Here’s my guess: :joy:
Because our STS are sequential, operations like scaling to 0 and then scaling to 3 have never caused any issues.

| username: Miracle | Original post link

What he means by “shrinking to 0” is equivalent to shutting down all PDs. As long as the PV data is not specifically deleted, the data will still be there. Expanding back to 3 is equivalent to restarting the PDs.

| username: 小龙虾爱大龙虾 | Original post link

Is that so? Check if the PVC bound to the POD is still the original one.

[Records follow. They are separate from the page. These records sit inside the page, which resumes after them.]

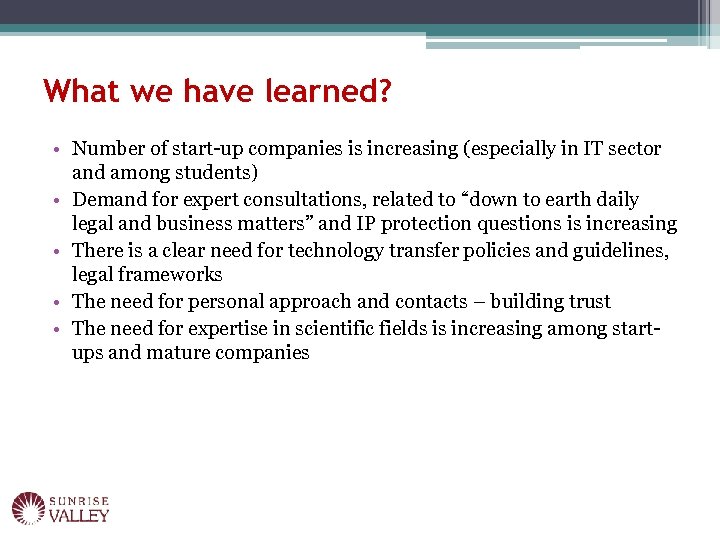 What we have learned?

• Number of start-up companies is increasing (especially in IT sector and among students)
• Demand for expert consultations, related to “down to earth daily legal and business matters” and IP protection questions is increasing
• There is a clear need for technology transfer policies and guidelines, legal frameworks
• The need for personal approach and contacts – building trust
• The need for expertise in scientific fields is increasing among start-ups and mature companies

SUNRISE VALLEY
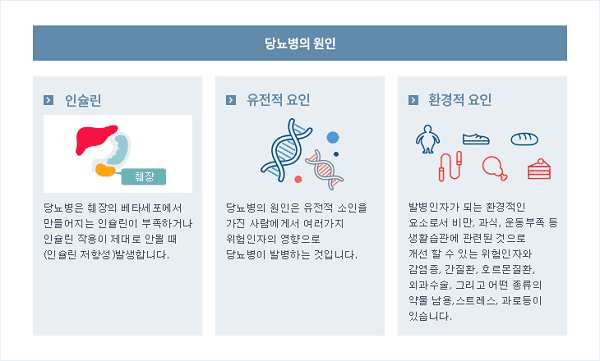 당뇨병의 원인

인슐린

췌장

당뇨병은 췌장의 베타세포에서 만들어지는 인슐린이 부족하거나 인슐린 작용이 제대로 안될 때 (인슐린 저항성)발생합니다.

유전적 요인

당뇨병의 원인은 유전적 소인을 가진 사람에게서 여러가지 위험인자의 영향으로 당뇨병이 발병하는 것입니다.

환경적 요인

발병인자가 되는 환경적인 요소로서 비만, 과식, 운동부족 등 생활습관에 관련된 것으로 개선 할 수 있는 위험인자와 감염증, 간질환, 호르몬질환, 외과수술, 그리고 어떤 종류의 약물 남용,스트레스, 과로등이 있습니다.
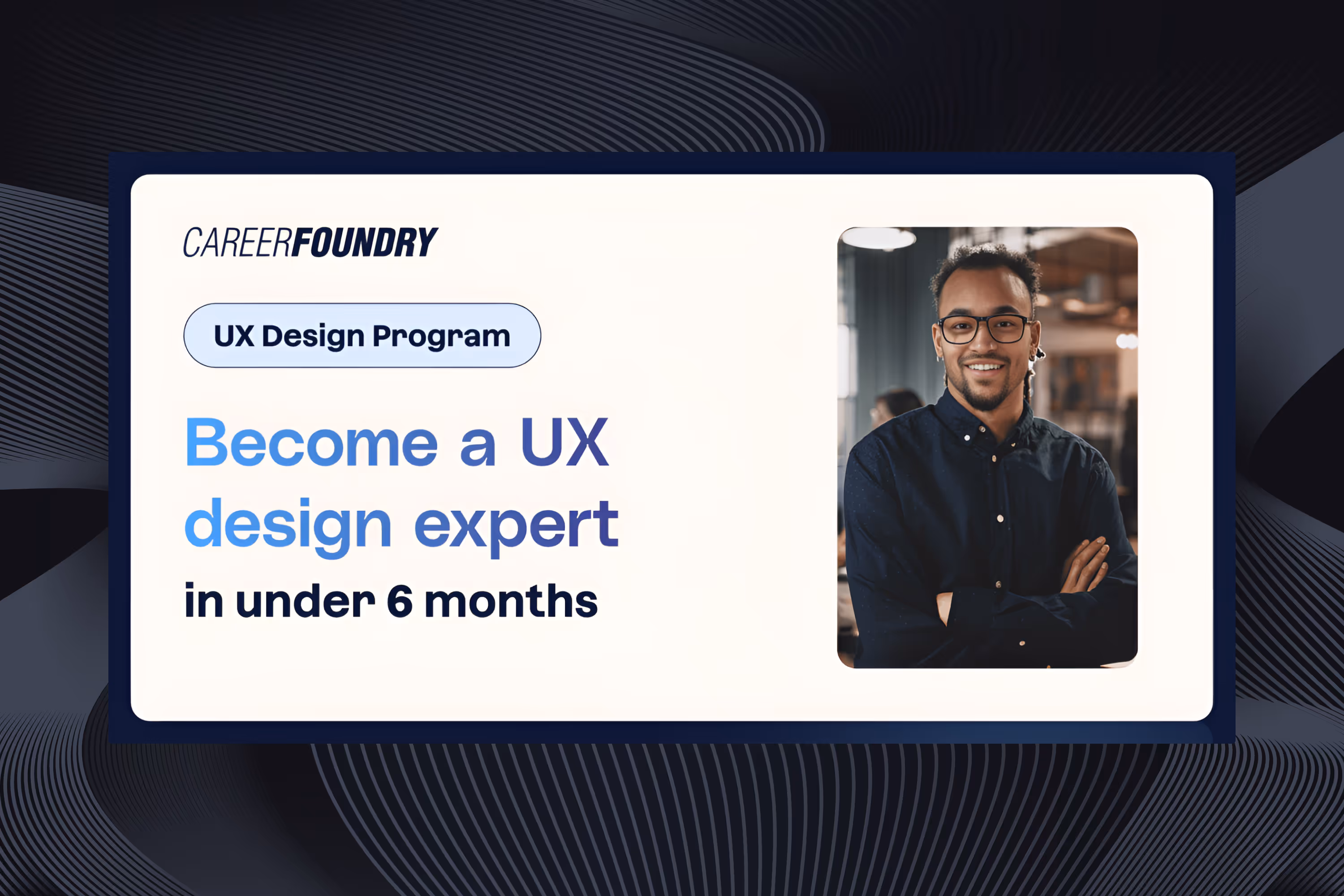 CAREERFOUNDRY

UX Design Program

Become a UX design expert

in under 6 months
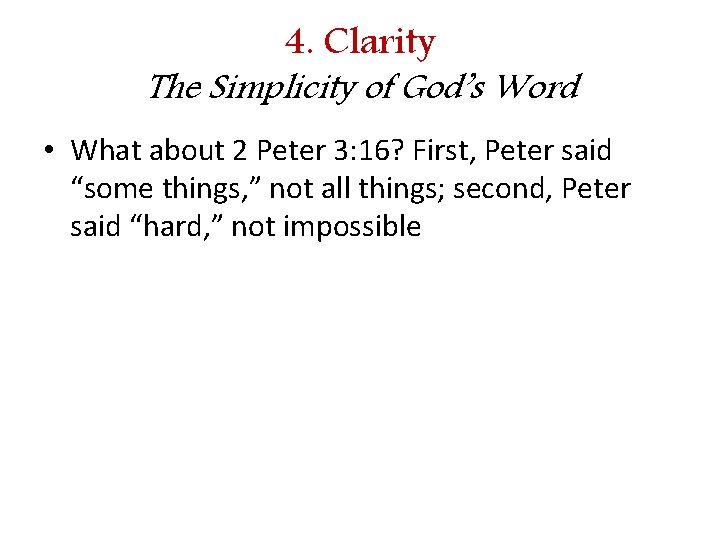 4. Clarity
The Simplicity of God's Word

• What about 2 Peter 3:16? First, Peter said "some things," not all things; second, Peter said "hard," not impossible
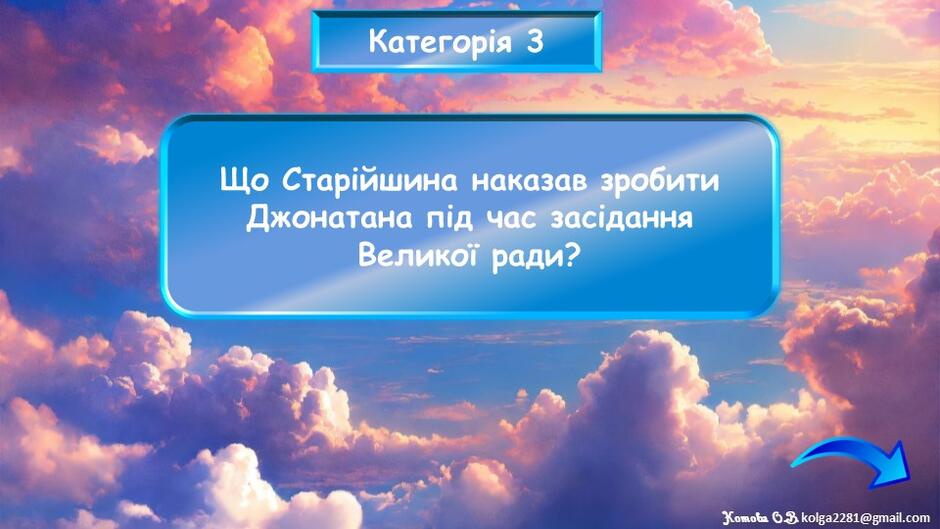 Категорія 3

Що Старійшина наказав зробити Джонатана під час засідання Великої ради?

Котова О.В. kolga2281@gmail.com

| username: WalterWj | Original post link

This operation is quite impressive. Why not do it this way: 重启 Kubernetes 上的 TiDB 集群 | PingCAP 文档中心

| username: TiDBer_G64jJ9u8 | Original post link

Previously, I also suspected that the PVC binding was incorrect. After checking the PVC binding, it turned out to be correct.

| username: TiDBer_G64jJ9u8 | Original post link

The link 重启 Kubernetes 上的 TiDB 集群 | PingCAP 文档中心 is completely unreliable:
I tried the command
kubectl -n ${namespace} annotate pod ${tikv_pod_name} tidb.pingcap.com/evict-leader=“delete-pod”

The KV is running perfectly fine, and there’s no response at all.

| username: yiduoyunQ | Original post link

The Operator does not support “scaling down PD to 0 and then scaling up to 3 again,” and TiUP also cannot perform such operations conventionally.

| username: WalterWj | Original post link

It’s too difficult :thinking:

| username: TiDBer_G64jJ9u8 | Original post link

Then you need to provide a reliable way to restart! There’s none? Surprising!
I’ll try the other commands in here today: [重启 Kubernetes 上的 TiDB 集群 | PingCAP 文档中心] and see if they are all unreliable!

| username: dba远航 | Original post link

Check if the capacity expansion configuration has errors.